▸ **SOBRE O EXERCÍCIO**
Indique se cada afirmação abaixo concorda com o trecho sobre os recursos de uniformização, respondendo sim ou não e citando literalmente as palavras do trecho que decidem a resposta. 1. O recurso pressupõe contradição com pronúncia expressa quanto a idêntica questão fundamental de direito. 2. O acórdão de 27-6-2018 foi proferido no processo 0483/12. 3. Os acórdãos citados estão acessíveis em www.dgsi.pt.

Com efeito, tal tem sido entendido nos mesmos termos dos demais recursos de uniformização, pressupondo, nomeadamente, contradição com pronúncia expressa quanto a idêntica questão fundamental de direito, no quadro de idêntica regulamentação jurídica aplicável e idênticas situações de facto, tendo ainda a decisão proferida de não estar de acordo com a jurisprudência mais recentemente consolidada – artigos 27.°, n.º 1, al. b) do E.T.A.F. vigente, e art. 152.°, n.°s 1, al. a) e 3 do C.P.T.A. - assim, entre outros, acórdãos do S.T.A. de 26-9-07 no processo 0452/07, de 12-12-12 no processo 0483/12 e de 27-6-2018 no processo 0165/18 (semelhante ao presente caso), todos acessíveis em www.dgsi.pt.

▸ **AMOSTRA DOS DADOS**
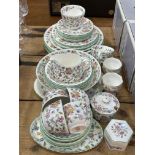 Collection of Minton Haddon Hall including dinner plates, 43 pieces.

▸ **SOLUÇÃO**
1. Sim: "pressupondo, nomeadamente, contradição com pronúncia expressa quanto a idêntica questão fundamental de direito".
2. Não: "de 27-6-2018 no processo 0165/18".
3. Sim: "todos acessíveis em www.dgsi.pt".